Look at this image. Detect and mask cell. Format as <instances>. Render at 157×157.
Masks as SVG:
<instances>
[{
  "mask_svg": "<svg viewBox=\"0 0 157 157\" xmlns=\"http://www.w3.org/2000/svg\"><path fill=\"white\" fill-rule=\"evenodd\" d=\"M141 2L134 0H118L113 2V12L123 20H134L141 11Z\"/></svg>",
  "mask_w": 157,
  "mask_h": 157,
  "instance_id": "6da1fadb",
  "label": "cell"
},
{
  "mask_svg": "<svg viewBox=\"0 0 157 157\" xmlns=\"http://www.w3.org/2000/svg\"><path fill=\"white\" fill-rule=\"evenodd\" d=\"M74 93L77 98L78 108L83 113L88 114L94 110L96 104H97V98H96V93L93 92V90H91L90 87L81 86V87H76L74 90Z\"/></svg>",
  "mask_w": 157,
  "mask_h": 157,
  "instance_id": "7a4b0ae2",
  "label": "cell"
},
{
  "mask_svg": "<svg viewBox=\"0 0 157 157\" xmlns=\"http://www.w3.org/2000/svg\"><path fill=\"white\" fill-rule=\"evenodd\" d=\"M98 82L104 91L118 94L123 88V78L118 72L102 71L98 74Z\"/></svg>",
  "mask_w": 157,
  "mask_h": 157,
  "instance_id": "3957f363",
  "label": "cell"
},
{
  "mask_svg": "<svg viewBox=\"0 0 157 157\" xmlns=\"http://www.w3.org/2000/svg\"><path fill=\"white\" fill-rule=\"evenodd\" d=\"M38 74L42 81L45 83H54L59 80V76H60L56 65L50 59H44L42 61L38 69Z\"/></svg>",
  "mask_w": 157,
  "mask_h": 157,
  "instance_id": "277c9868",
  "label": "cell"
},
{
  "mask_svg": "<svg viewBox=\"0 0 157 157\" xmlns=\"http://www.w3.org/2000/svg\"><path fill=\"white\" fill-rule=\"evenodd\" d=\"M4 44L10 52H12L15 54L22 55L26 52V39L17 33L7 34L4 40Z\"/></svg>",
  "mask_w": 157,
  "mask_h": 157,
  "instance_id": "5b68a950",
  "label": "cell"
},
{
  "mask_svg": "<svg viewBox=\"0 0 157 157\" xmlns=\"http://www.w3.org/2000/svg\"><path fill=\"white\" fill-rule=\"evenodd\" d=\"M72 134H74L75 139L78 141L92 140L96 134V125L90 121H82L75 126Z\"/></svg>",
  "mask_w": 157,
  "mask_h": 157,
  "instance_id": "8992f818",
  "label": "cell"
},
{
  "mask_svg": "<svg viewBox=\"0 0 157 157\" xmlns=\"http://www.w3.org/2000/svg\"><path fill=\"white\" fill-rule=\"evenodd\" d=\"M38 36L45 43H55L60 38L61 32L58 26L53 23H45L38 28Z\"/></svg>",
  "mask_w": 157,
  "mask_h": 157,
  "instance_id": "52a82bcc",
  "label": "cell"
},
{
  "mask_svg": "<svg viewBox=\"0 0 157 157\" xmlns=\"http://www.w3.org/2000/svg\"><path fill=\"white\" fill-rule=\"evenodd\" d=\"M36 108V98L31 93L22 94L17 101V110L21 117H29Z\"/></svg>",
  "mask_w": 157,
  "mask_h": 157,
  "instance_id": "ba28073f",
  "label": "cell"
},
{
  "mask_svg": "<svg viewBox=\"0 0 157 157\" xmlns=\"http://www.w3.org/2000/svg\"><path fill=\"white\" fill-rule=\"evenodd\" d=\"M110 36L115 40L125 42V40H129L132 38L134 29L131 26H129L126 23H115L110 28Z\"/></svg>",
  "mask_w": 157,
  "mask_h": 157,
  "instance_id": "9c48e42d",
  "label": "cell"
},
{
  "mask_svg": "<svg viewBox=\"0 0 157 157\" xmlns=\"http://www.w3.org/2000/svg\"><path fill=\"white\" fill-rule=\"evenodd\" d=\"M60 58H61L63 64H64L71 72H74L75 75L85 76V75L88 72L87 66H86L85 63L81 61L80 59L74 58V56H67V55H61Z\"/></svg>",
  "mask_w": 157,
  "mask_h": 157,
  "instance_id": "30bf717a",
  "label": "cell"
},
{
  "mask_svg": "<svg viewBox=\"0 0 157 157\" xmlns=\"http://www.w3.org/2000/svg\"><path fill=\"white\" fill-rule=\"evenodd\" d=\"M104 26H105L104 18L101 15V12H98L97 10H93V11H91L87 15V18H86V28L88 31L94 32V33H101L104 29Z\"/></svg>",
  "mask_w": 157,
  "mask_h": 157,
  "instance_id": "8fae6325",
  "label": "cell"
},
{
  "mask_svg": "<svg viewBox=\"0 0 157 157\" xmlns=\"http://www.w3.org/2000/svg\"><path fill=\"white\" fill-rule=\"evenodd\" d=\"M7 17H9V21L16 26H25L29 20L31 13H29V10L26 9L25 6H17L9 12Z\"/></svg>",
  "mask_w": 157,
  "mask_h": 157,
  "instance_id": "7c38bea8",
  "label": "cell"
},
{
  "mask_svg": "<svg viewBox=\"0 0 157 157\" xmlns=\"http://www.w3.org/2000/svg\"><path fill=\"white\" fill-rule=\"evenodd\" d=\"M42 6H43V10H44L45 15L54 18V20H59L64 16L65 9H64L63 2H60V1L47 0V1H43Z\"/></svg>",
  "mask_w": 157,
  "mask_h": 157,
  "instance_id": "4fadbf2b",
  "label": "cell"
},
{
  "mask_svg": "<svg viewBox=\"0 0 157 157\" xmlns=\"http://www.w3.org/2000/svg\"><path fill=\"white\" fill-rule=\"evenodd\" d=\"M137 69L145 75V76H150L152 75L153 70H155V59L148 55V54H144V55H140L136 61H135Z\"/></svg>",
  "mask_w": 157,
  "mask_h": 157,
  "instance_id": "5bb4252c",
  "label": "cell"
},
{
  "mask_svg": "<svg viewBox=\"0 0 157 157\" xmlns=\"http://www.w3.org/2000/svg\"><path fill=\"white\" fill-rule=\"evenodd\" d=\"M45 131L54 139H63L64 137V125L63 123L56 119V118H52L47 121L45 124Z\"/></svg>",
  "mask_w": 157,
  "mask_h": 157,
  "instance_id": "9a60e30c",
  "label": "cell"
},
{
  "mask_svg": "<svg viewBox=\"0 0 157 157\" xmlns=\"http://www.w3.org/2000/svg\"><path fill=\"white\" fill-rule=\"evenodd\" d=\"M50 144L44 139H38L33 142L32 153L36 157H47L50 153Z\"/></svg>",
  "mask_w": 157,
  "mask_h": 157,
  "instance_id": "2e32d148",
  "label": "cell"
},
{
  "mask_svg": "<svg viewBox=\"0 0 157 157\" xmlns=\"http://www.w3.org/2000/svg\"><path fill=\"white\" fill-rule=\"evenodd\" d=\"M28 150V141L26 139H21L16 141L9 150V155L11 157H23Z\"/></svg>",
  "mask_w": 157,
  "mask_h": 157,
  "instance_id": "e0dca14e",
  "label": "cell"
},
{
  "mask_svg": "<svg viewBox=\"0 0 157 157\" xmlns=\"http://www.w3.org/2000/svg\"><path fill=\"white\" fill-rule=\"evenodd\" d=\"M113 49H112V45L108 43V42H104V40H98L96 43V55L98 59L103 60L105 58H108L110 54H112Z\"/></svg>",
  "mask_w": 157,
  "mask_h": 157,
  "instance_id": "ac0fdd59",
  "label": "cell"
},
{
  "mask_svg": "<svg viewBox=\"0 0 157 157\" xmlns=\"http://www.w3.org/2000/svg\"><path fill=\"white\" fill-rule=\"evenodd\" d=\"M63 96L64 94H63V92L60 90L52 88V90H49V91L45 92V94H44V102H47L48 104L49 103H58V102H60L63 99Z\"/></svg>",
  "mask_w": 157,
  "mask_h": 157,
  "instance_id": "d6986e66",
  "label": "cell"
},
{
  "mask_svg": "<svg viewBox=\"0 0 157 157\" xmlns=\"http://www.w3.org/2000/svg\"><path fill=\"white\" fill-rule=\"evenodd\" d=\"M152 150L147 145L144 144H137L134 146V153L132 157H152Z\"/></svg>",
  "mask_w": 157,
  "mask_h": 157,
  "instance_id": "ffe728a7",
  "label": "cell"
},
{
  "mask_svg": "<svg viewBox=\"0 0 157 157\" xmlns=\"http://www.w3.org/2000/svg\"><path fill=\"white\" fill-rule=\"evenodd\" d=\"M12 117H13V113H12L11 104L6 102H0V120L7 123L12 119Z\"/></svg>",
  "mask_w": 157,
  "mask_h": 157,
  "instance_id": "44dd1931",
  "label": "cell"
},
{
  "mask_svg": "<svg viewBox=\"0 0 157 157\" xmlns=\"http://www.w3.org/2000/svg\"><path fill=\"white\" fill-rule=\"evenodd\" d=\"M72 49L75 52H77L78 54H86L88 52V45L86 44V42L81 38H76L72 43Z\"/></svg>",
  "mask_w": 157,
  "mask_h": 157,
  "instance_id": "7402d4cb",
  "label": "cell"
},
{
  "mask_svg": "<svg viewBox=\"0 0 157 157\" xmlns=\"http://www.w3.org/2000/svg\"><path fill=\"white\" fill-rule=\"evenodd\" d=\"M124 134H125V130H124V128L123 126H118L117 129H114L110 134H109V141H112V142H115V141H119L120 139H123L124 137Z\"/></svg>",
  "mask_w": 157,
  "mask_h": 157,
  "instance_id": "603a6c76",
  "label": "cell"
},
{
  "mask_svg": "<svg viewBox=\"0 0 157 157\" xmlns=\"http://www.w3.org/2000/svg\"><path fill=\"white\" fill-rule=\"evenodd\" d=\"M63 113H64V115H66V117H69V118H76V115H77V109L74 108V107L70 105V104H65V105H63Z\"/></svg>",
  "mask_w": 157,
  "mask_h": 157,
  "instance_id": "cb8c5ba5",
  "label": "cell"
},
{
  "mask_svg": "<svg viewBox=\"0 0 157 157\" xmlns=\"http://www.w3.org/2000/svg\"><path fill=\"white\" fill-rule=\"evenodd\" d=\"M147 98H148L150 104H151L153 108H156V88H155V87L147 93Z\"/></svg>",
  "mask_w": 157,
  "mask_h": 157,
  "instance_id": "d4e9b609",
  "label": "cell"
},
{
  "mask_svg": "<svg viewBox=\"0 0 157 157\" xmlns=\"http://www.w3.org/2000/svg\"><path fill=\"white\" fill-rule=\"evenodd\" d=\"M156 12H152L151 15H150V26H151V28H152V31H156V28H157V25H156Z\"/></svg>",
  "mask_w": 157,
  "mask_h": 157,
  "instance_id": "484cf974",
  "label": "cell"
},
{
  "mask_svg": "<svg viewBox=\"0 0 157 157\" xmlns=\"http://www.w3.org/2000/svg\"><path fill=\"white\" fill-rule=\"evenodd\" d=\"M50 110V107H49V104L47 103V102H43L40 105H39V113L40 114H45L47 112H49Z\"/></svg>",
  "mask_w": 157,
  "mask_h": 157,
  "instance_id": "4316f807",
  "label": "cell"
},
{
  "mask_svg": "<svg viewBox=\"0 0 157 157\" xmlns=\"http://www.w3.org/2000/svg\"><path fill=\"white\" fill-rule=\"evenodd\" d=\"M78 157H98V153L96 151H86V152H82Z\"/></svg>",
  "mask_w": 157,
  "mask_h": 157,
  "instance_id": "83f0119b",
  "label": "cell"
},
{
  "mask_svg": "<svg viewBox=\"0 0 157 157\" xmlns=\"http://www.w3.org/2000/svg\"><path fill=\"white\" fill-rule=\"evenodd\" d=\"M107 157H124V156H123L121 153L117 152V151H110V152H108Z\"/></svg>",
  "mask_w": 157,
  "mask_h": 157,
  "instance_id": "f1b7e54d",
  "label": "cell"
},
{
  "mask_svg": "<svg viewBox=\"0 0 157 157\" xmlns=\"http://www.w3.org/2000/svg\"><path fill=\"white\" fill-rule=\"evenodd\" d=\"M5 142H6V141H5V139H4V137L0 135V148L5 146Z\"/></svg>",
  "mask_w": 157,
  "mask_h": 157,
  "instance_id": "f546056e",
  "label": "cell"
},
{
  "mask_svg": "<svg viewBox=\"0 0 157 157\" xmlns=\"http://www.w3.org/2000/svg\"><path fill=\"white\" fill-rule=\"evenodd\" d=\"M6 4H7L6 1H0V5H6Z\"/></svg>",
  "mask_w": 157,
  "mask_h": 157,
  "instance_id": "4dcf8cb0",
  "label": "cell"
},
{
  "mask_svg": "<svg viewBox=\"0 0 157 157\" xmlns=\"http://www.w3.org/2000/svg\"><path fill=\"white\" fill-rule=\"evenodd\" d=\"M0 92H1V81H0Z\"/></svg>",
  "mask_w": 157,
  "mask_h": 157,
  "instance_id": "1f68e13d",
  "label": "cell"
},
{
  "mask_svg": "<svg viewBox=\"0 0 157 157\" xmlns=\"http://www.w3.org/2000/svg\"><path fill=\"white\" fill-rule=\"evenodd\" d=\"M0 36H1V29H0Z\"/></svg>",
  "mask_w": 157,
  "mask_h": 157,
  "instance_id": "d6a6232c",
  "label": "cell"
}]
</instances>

○ ○ ○ ○ ○ ○ ○

What the task asks | Lay out the entries above as a Markdown table with the columns "No." and "Text", starting at the first line and ending at the line that contains "108V98L31 93L22 94L17". Give one line per row, numbered, and leave out blank lines.

Expected answer |
| No. | Text |
|---|---|
| 1 | Look at this image. Detect and mask cell. Format as <instances>. Render at 157×157. |
| 2 | Masks as SVG: |
| 3 | <instances> |
| 4 | [{ |
| 5 |   "mask_svg": "<svg viewBox=\"0 0 157 157\" xmlns=\"http://www.w3.org/2000/svg\"><path fill=\"white\" fill-rule=\"evenodd\" d=\"M141 2L134 0H118L113 2V12L123 20H134L141 11Z\"/></svg>", |
| 6 |   "mask_w": 157, |
| 7 |   "mask_h": 157, |
| 8 |   "instance_id": "6da1fadb", |
| 9 |   "label": "cell" |
| 10 | }, |
| 11 | { |
| 12 |   "mask_svg": "<svg viewBox=\"0 0 157 157\" xmlns=\"http://www.w3.org/2000/svg\"><path fill=\"white\" fill-rule=\"evenodd\" d=\"M74 93L77 98L78 108L83 113L88 114L94 110L96 104H97V98H96V93L93 92V90H91L90 87L81 86V87H76L74 90Z\"/></svg>", |
| 13 |   "mask_w": 157, |
| 14 |   "mask_h": 157, |
| 15 |   "instance_id": "7a4b0ae2", |
| 16 |   "label": "cell" |
| 17 | }, |
| 18 | { |
| 19 |   "mask_svg": "<svg viewBox=\"0 0 157 157\" xmlns=\"http://www.w3.org/2000/svg\"><path fill=\"white\" fill-rule=\"evenodd\" d=\"M98 82L104 91L118 94L123 88V78L118 72L102 71L98 74Z\"/></svg>", |
| 20 |   "mask_w": 157, |
| 21 |   "mask_h": 157, |
| 22 |   "instance_id": "3957f363", |
| 23 |   "label": "cell" |
| 24 | }, |
| 25 | { |
| 26 |   "mask_svg": "<svg viewBox=\"0 0 157 157\" xmlns=\"http://www.w3.org/2000/svg\"><path fill=\"white\" fill-rule=\"evenodd\" d=\"M38 74L42 81L45 83H54L59 80V76H60L56 65L50 59H44L42 61L38 69Z\"/></svg>", |
| 27 |   "mask_w": 157, |
| 28 |   "mask_h": 157, |
| 29 |   "instance_id": "277c9868", |
| 30 |   "label": "cell" |
| 31 | }, |
| 32 | { |
| 33 |   "mask_svg": "<svg viewBox=\"0 0 157 157\" xmlns=\"http://www.w3.org/2000/svg\"><path fill=\"white\" fill-rule=\"evenodd\" d=\"M4 44L10 52H12L15 54L22 55L26 52V39L17 33L7 34L4 40Z\"/></svg>", |
| 34 |   "mask_w": 157, |
| 35 |   "mask_h": 157, |
| 36 |   "instance_id": "5b68a950", |
| 37 |   "label": "cell" |
| 38 | }, |
| 39 | { |
| 40 |   "mask_svg": "<svg viewBox=\"0 0 157 157\" xmlns=\"http://www.w3.org/2000/svg\"><path fill=\"white\" fill-rule=\"evenodd\" d=\"M72 134H74L75 139L78 141L92 140L96 134V125L90 121H82L75 126Z\"/></svg>", |
| 41 |   "mask_w": 157, |
| 42 |   "mask_h": 157, |
| 43 |   "instance_id": "8992f818", |
| 44 |   "label": "cell" |
| 45 | }, |
| 46 | { |
| 47 |   "mask_svg": "<svg viewBox=\"0 0 157 157\" xmlns=\"http://www.w3.org/2000/svg\"><path fill=\"white\" fill-rule=\"evenodd\" d=\"M38 36L45 43H55L60 38L61 32L58 26L53 23H45L38 28Z\"/></svg>", |
| 48 |   "mask_w": 157, |
| 49 |   "mask_h": 157, |
| 50 |   "instance_id": "52a82bcc", |
| 51 |   "label": "cell" |
| 52 | }, |
| 53 | { |
| 54 |   "mask_svg": "<svg viewBox=\"0 0 157 157\" xmlns=\"http://www.w3.org/2000/svg\"><path fill=\"white\" fill-rule=\"evenodd\" d=\"M36 108V98L31 93L22 94L17 101V110L21 117H29Z\"/></svg>", |